Required work: Copy out the data with "Fire fighters" swapped for "Firefighters" and everything else left as it stands. Omit the pictures from your answer.

[Web page caption snippets]

==========

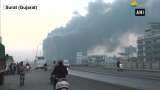 Fire fighters wrestle to control Surat market blaze Fire fighters wrestle to control Surat market blaze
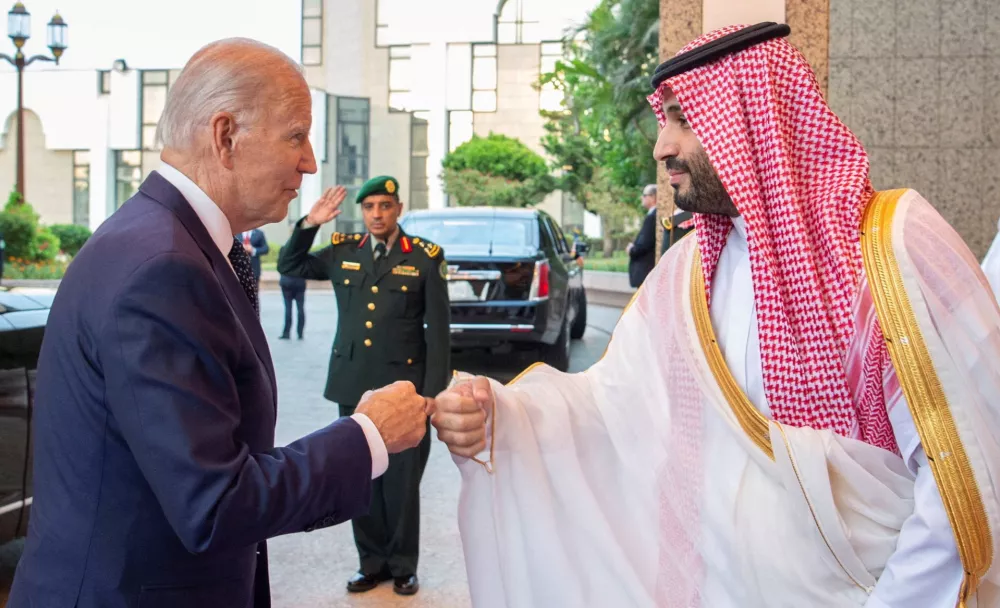 Saudi Crown Prince Mohammed bin Salman fist bumps U.S. President Joe Biden upon his arrival at Al Salman Palace, in Jeddah, Saudi Arabia, July 15, 2022. Bandar Algaloud/Courtesy of Saudi Royal Court/Handout via REUTERS ATTENTION EDITORS - THIS PICTURE WAS PROVIDED BY A THIRD PARTY   TPX IMAGES OF THE DAY - RC2GCV9A9TIQ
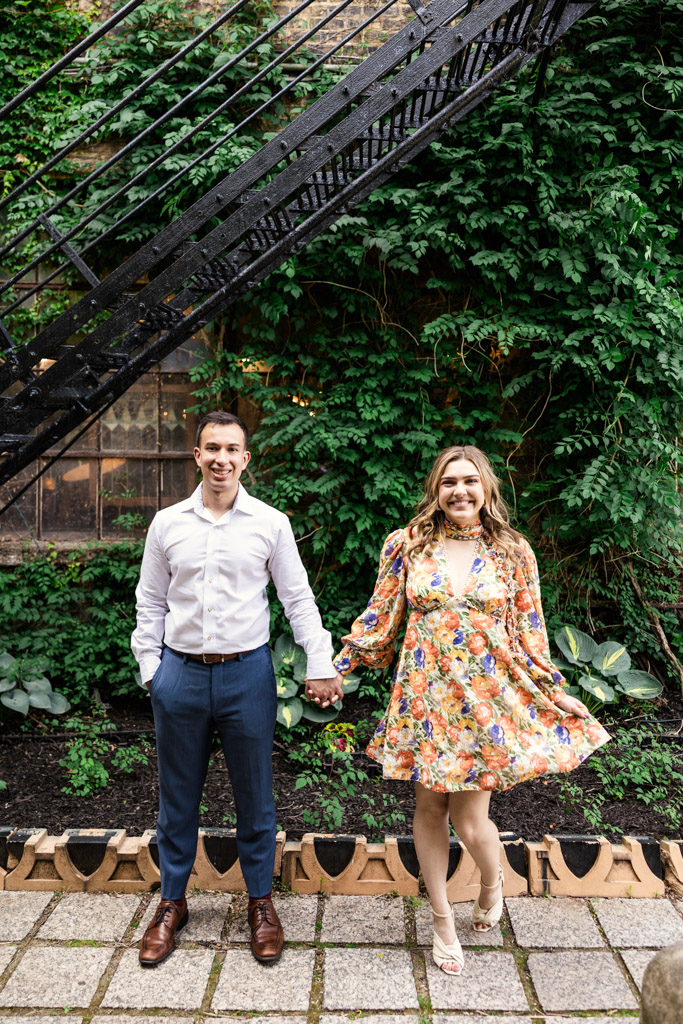 A couple holds hands and smiles, standing under a metal stairway by a green, leafy wall during their Salvage One engagement session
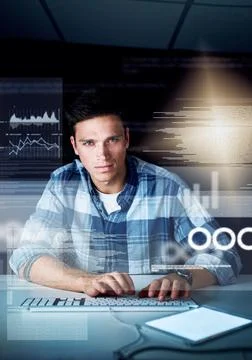 Hes deep into the code. a handsome young male programmer at work. 스톡 사진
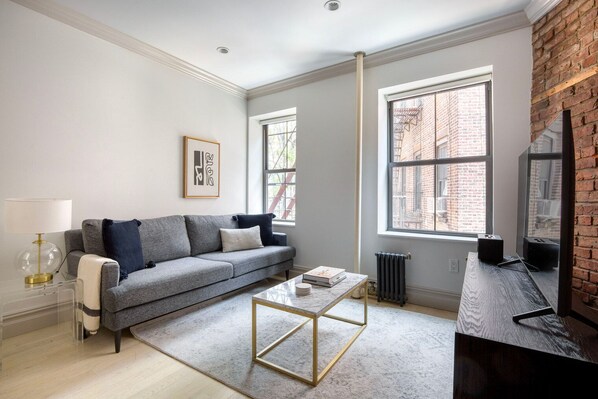 TV, stereo - Stellar West Village 1BR w/ Gym & Doorman, nr Park, by Blueground (Downtown)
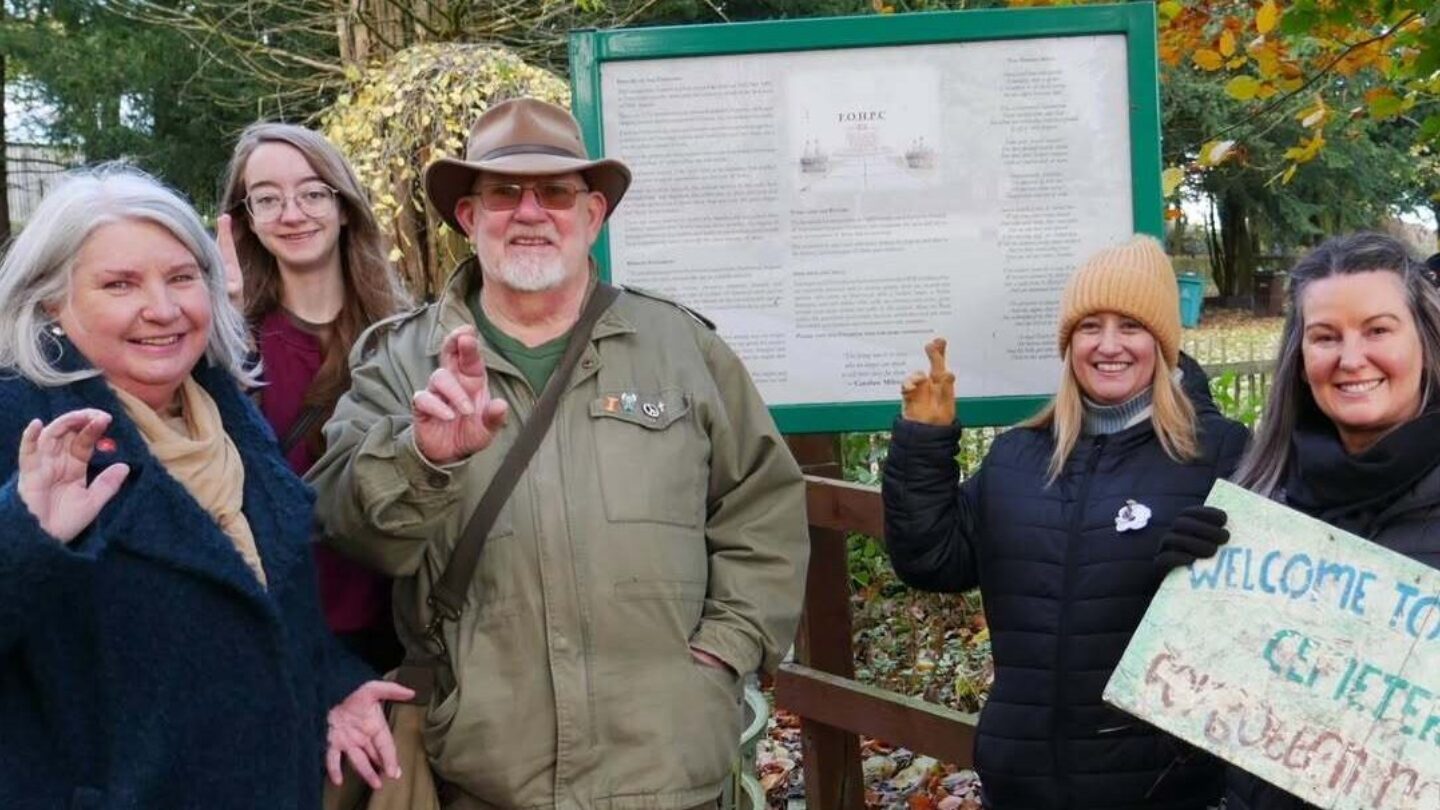 A group of people doing crossed finger selfies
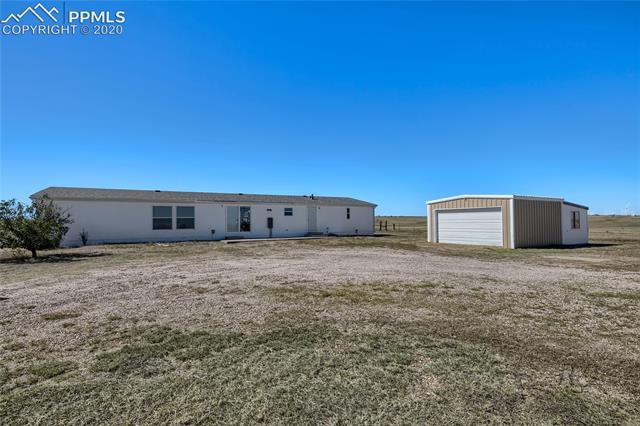 8650 Mulberry Road Calhan, CO 80808 - Photo 15 of 17 Rear of Home and Two Car Detached Garage/Shed facing East
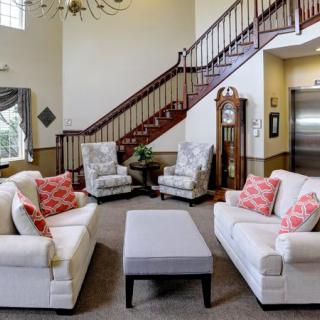 A cozy living room with white sofas and armchairs, decorated with pink cushions, centered around a coffee table, and featuring a grand staircase in the background.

==========

Worked solution:
 Firefighters wrestle to control Surat market blaze Firefighters wrestle to control Surat market blaze
 Saudi Crown Prince Mohammed bin Salman fist bumps U.S. President Joe Biden upon his arrival at Al Salman Palace, in Jeddah, Saudi Arabia, July 15, 2022. Bandar Algaloud/Courtesy of Saudi Royal Court/Handout via REUTERS ATTENTION EDITORS - THIS PICTURE WAS PROVIDED BY A THIRD PARTY   TPX IMAGES OF THE DAY - RC2GCV9A9TIQ
 A couple holds hands and smiles, standing under a metal stairway by a green, leafy wall during their Salvage One engagement session
 Hes deep into the code. a handsome young male programmer at work. 스톡 사진
 TV, stereo - Stellar West Village 1BR w/ Gym & Doorman, nr Park, by Blueground (Downtown)
 A group of people doing crossed finger selfies
 8650 Mulberry Road Calhan, CO 80808 - Photo 15 of 17 Rear of Home and Two Car Detached Garage/Shed facing East
 A cozy living room with white sofas and armchairs, decorated with pink cushions, centered around a coffee table, and featuring a grand staircase in the background.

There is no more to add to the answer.